# Source data start
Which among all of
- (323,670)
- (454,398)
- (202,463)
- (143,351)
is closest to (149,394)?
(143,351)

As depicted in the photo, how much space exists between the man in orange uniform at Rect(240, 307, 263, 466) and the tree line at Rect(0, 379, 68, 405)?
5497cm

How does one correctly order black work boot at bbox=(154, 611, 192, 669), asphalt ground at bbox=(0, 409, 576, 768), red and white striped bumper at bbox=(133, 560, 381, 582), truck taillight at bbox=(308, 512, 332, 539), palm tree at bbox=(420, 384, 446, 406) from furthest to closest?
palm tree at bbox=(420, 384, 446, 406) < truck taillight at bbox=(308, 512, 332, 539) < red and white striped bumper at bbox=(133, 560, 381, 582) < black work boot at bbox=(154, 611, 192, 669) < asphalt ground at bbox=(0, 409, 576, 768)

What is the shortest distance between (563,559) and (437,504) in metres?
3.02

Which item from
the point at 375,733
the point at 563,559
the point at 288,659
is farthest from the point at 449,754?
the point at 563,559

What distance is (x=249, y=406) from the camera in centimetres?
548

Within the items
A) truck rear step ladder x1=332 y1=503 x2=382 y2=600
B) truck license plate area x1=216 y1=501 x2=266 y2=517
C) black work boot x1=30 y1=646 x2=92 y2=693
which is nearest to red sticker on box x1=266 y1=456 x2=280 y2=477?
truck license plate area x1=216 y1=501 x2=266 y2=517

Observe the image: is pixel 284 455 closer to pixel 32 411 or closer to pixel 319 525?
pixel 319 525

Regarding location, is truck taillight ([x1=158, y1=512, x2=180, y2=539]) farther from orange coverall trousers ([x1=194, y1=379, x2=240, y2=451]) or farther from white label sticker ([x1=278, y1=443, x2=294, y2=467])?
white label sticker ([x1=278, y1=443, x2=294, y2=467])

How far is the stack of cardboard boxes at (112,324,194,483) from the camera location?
# Source data end
What is asked — Return all of the records above verbatim, preserving every line and its order.

Exercise answer —
Which among all of
- (323,670)
- (454,398)
- (202,463)
- (143,351)
is closest to (149,394)?
(143,351)

As depicted in the photo, how much space exists between the man in orange uniform at Rect(240, 307, 263, 466) and the tree line at Rect(0, 379, 68, 405)?
5497cm

How does one correctly order black work boot at bbox=(154, 611, 192, 669), asphalt ground at bbox=(0, 409, 576, 768), red and white striped bumper at bbox=(133, 560, 381, 582), truck taillight at bbox=(308, 512, 332, 539), palm tree at bbox=(420, 384, 446, 406) from furthest to closest?
palm tree at bbox=(420, 384, 446, 406) < truck taillight at bbox=(308, 512, 332, 539) < red and white striped bumper at bbox=(133, 560, 381, 582) < black work boot at bbox=(154, 611, 192, 669) < asphalt ground at bbox=(0, 409, 576, 768)

What is the shortest distance between (563,559) and (437,504) in metres?
3.02

Which item from
the point at 375,733
the point at 563,559
the point at 288,659
is farthest from the point at 449,754?
the point at 563,559

What distance is (x=249, y=406) from the camera in centimetres?
548

Within the items
A) truck rear step ladder x1=332 y1=503 x2=382 y2=600
B) truck license plate area x1=216 y1=501 x2=266 y2=517
C) black work boot x1=30 y1=646 x2=92 y2=693
which is nearest to red sticker on box x1=266 y1=456 x2=280 y2=477?
truck license plate area x1=216 y1=501 x2=266 y2=517

Observe the image: is pixel 284 455 closer to pixel 32 411 or closer to pixel 319 525?
pixel 319 525

Regarding location, is truck taillight ([x1=158, y1=512, x2=180, y2=539]) farther from orange coverall trousers ([x1=194, y1=379, x2=240, y2=451]) or farther from white label sticker ([x1=278, y1=443, x2=294, y2=467])?
white label sticker ([x1=278, y1=443, x2=294, y2=467])

How far is the stack of cardboard boxes at (112,324,194,483) from the camera location?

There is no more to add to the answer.